[EXERCISE DIRECTIONS] Nothing but the pictures gets dropped; retype every entry exactly.
-=-=-
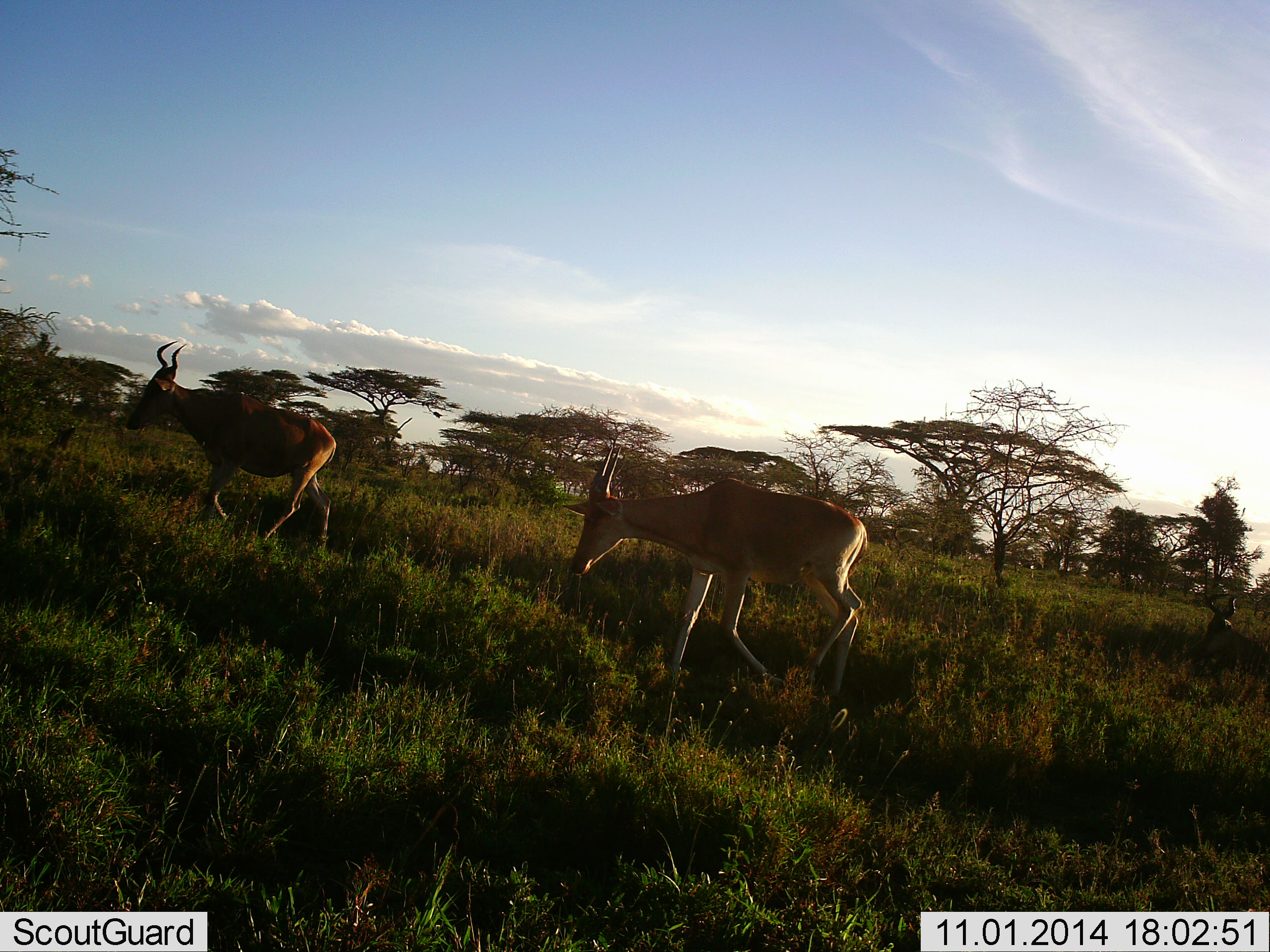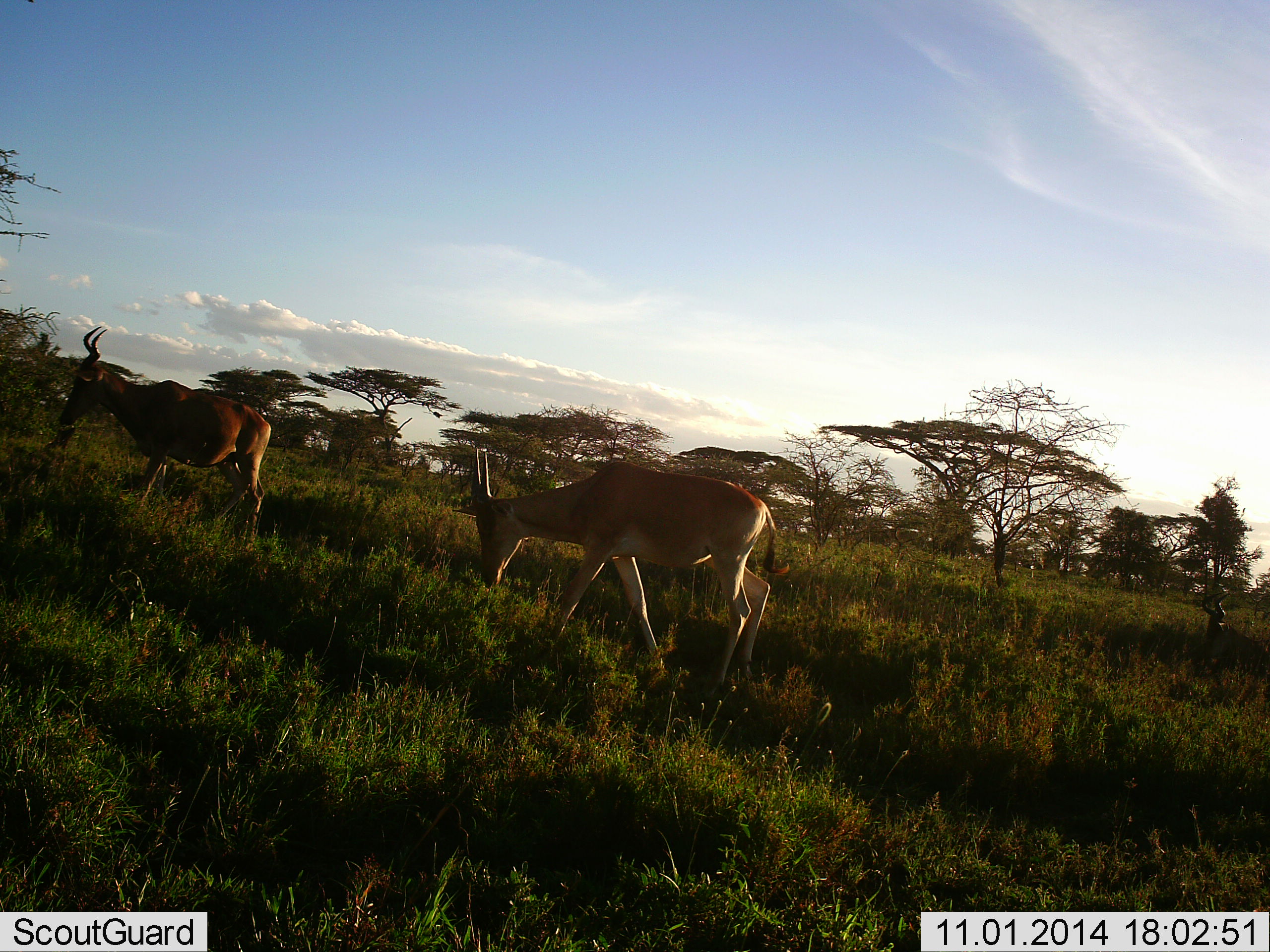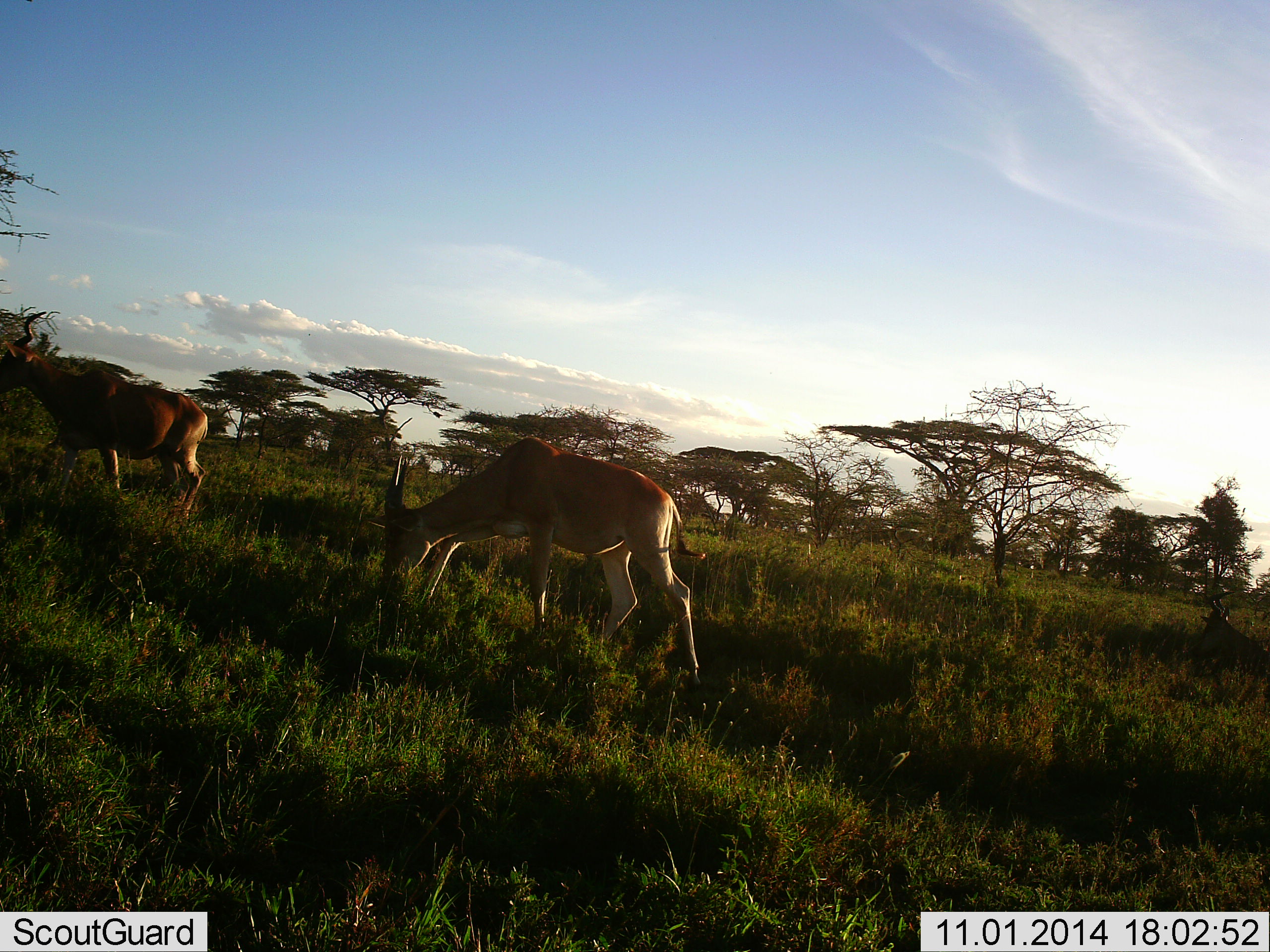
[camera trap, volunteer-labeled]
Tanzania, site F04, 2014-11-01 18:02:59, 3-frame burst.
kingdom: Animalia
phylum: Chordata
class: Mammalia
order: Artiodactyla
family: Bovidae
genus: Alcelaphus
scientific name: Alcelaphus buselaphus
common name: hartebeest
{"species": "hartebeest (Alcelaphus buselaphus)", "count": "2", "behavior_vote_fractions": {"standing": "18%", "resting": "18%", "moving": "91%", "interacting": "0%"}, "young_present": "18%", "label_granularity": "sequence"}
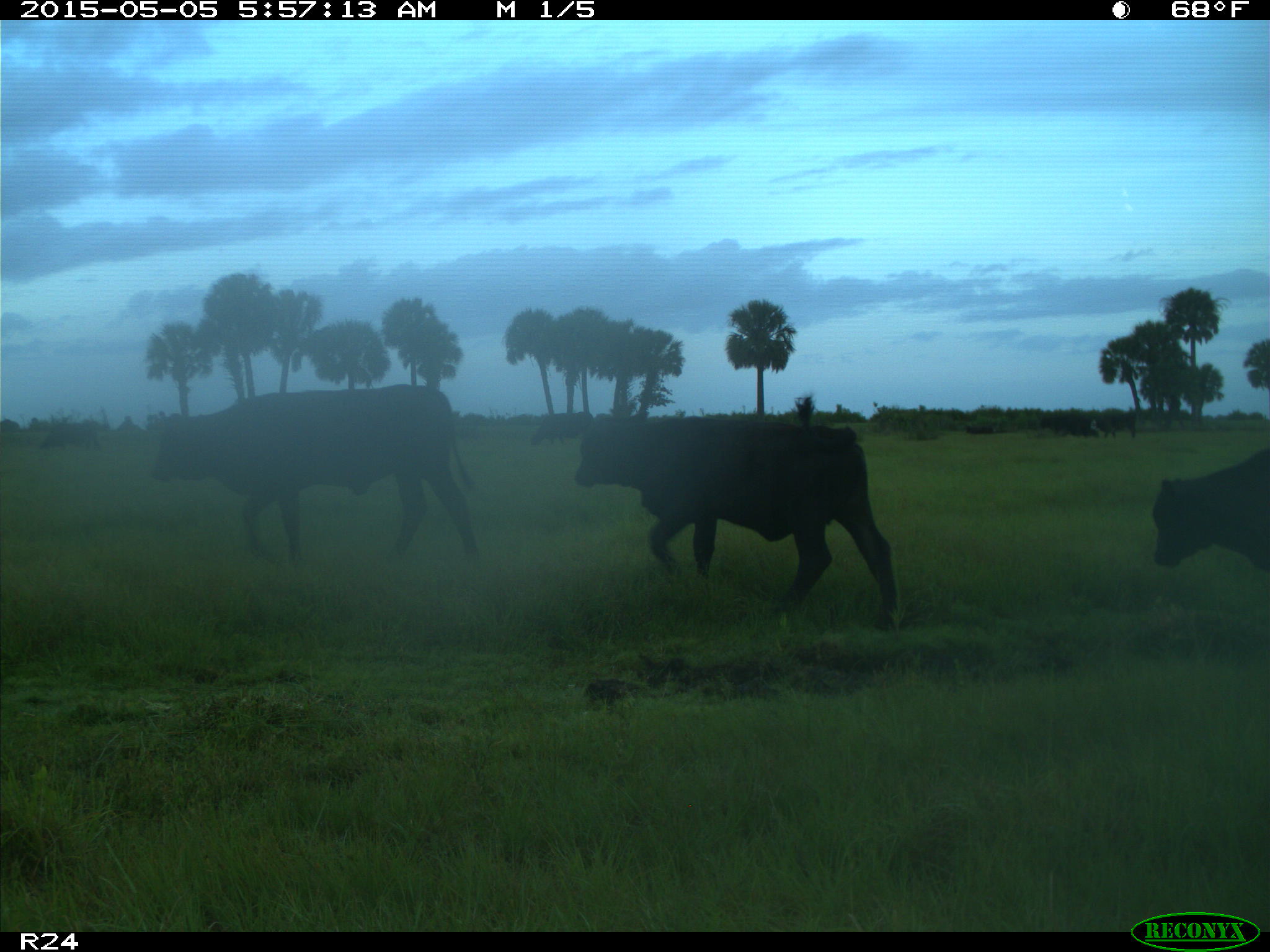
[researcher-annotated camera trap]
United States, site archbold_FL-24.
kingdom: Animalia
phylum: Chordata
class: Mammalia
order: Artiodactyla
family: Bovidae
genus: Bos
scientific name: Bos taurus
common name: domestic cow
Bos taurus (domestic cow).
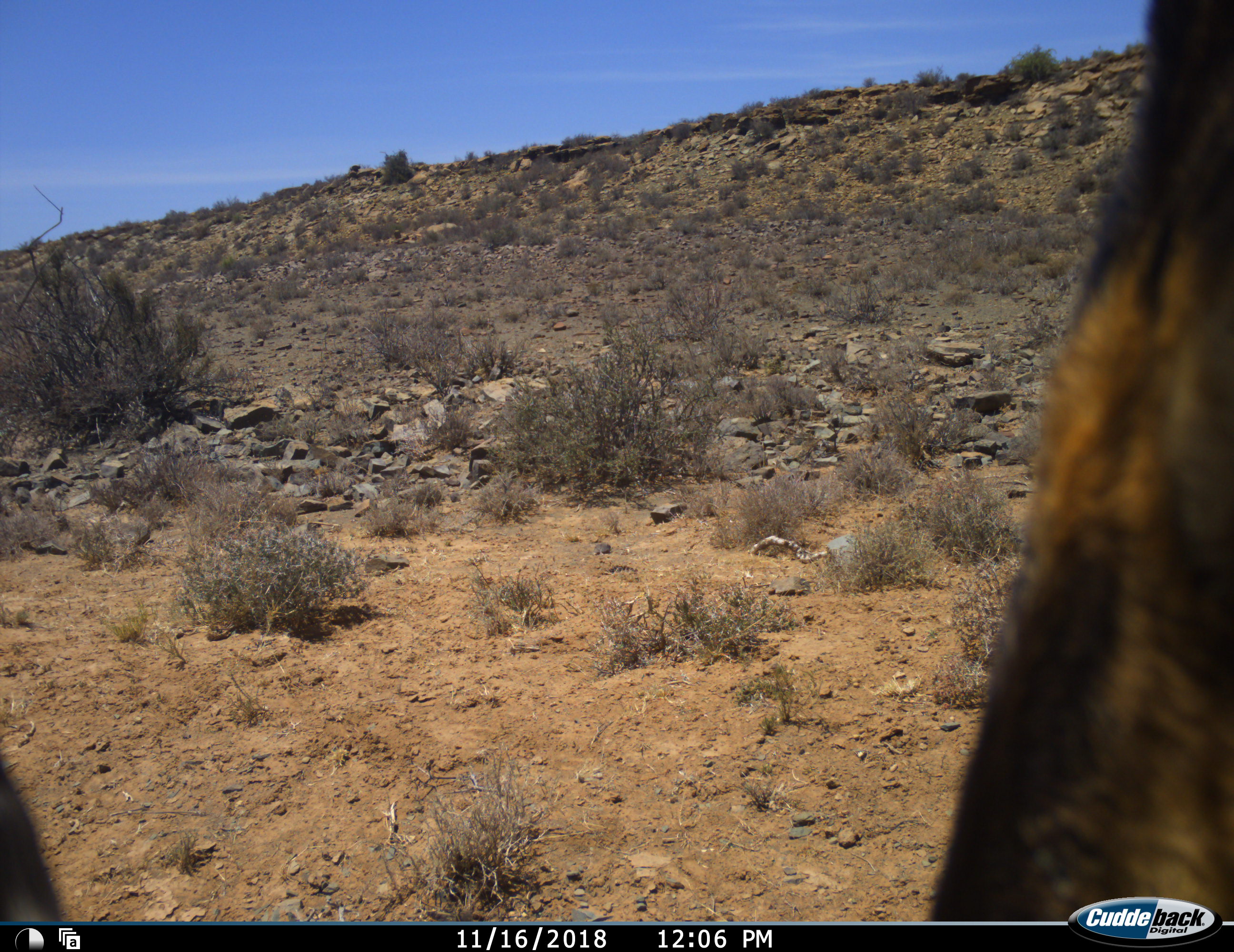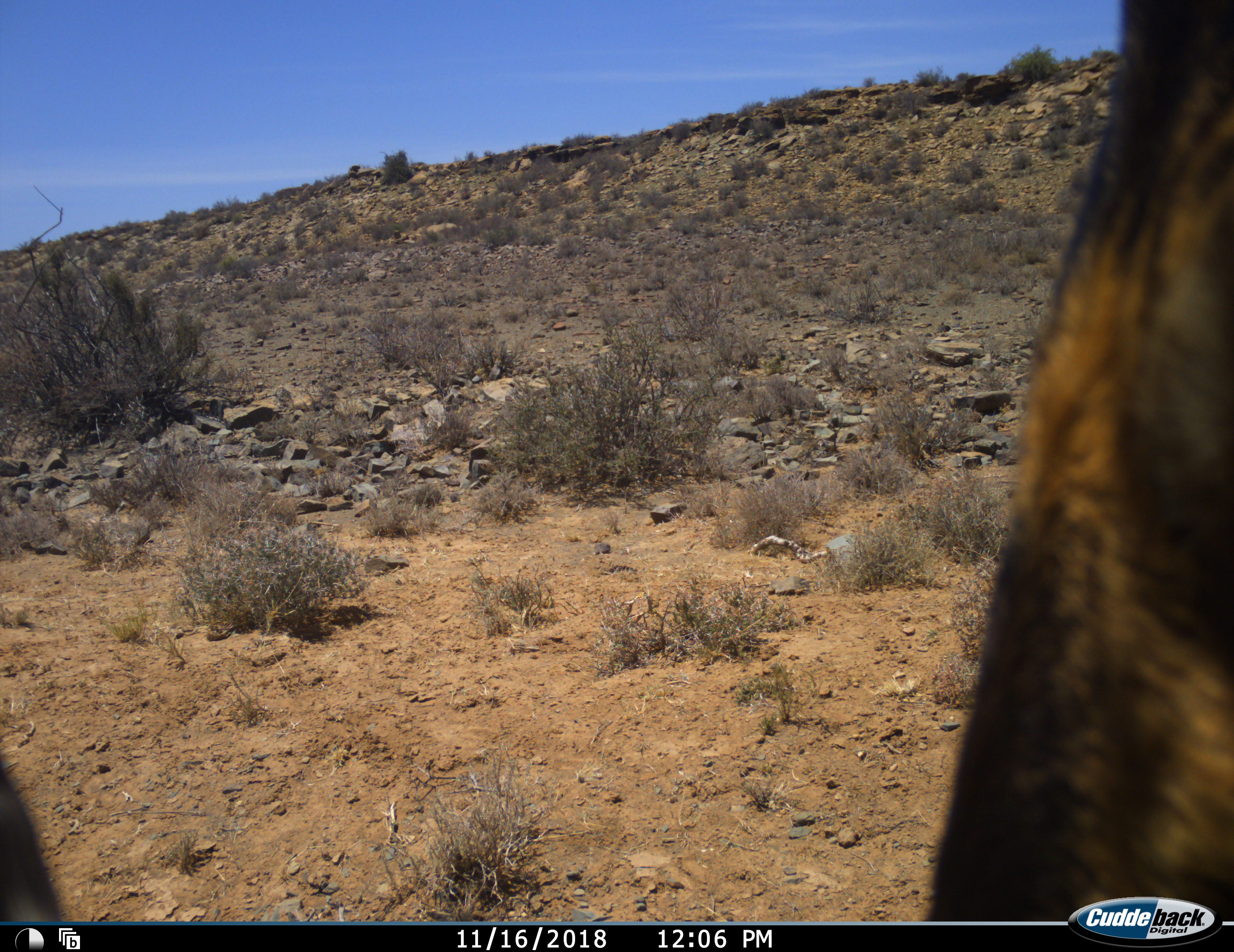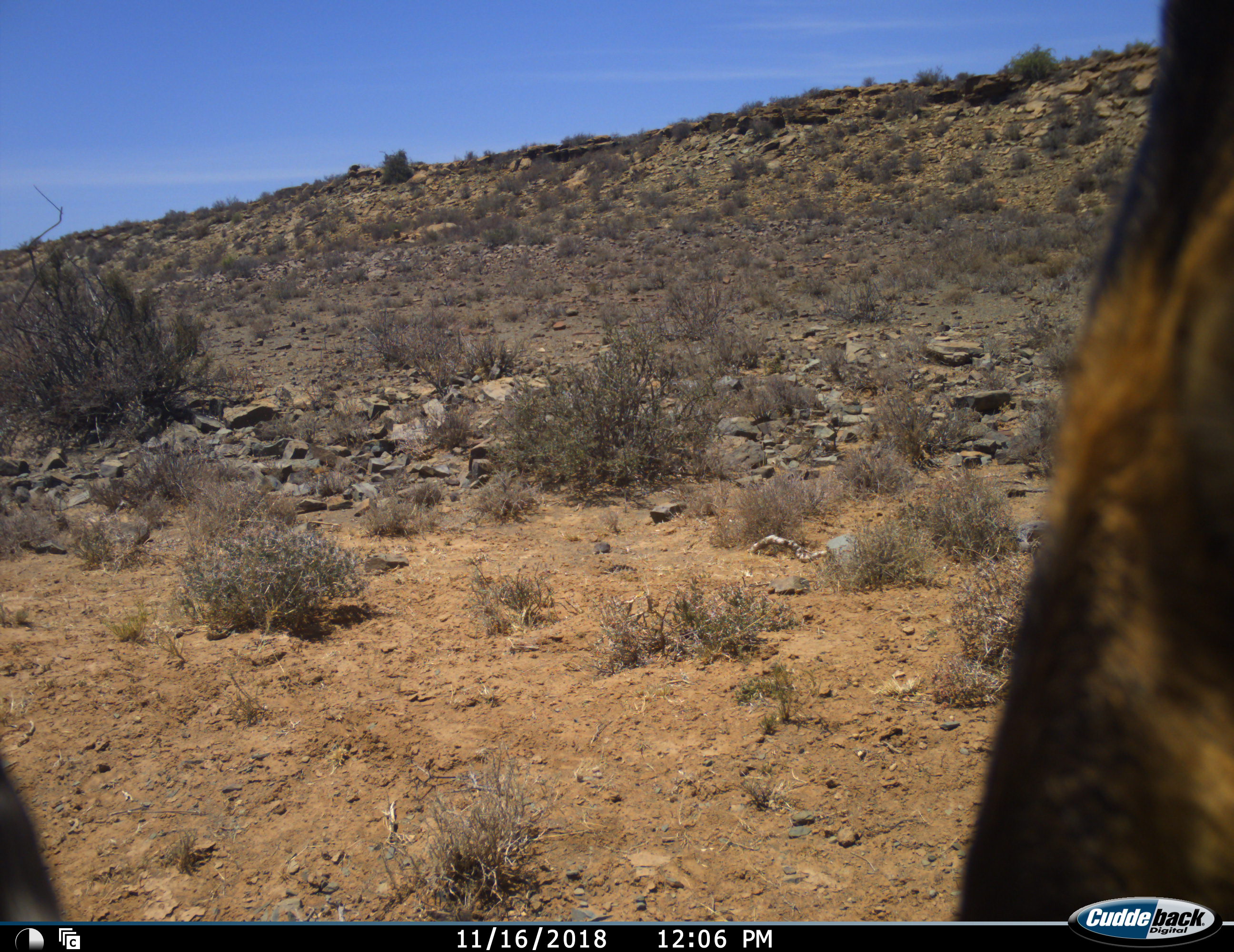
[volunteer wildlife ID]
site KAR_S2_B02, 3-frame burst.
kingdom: Animalia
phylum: Chordata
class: Mammalia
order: Artiodactyla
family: Bovidae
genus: Alcelaphus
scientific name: Alcelaphus buselaphus caama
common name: red hartebeest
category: hartebeestred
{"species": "hartebeestred (red hartebeest) (Alcelaphus buselaphus caama)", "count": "1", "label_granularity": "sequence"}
-=-=-
[EXERCISE SOLUTION]
[camera trap, volunteer-labeled]
Tanzania, site F04, 2014-11-01 18:02:59, 3-frame burst.
kingdom: Animalia
phylum: Chordata
class: Mammalia
order: Artiodactyla
family: Bovidae
genus: Alcelaphus
scientific name: Alcelaphus buselaphus
common name: hartebeest
{"species": "hartebeest (Alcelaphus buselaphus)", "count": "2", "behavior_vote_fractions": {"standing": "18%", "resting": "18%", "moving": "91%", "interacting": "0%"}, "young_present": "18%", "label_granularity": "sequence"}
[researcher-annotated camera trap]
United States, site archbold_FL-24.
kingdom: Animalia
phylum: Chordata
class: Mammalia
order: Artiodactyla
family: Bovidae
genus: Bos
scientific name: Bos taurus
common name: domestic cow
Bos taurus (domestic cow).
[volunteer wildlife ID]
site KAR_S2_B02, 3-frame burst.
kingdom: Animalia
phylum: Chordata
class: Mammalia
order: Artiodactyla
family: Bovidae
genus: Alcelaphus
scientific name: Alcelaphus buselaphus caama
common name: red hartebeest
category: hartebeestred
{"species": "hartebeestred (red hartebeest) (Alcelaphus buselaphus caama)", "count": "1", "label_granularity": "sequence"}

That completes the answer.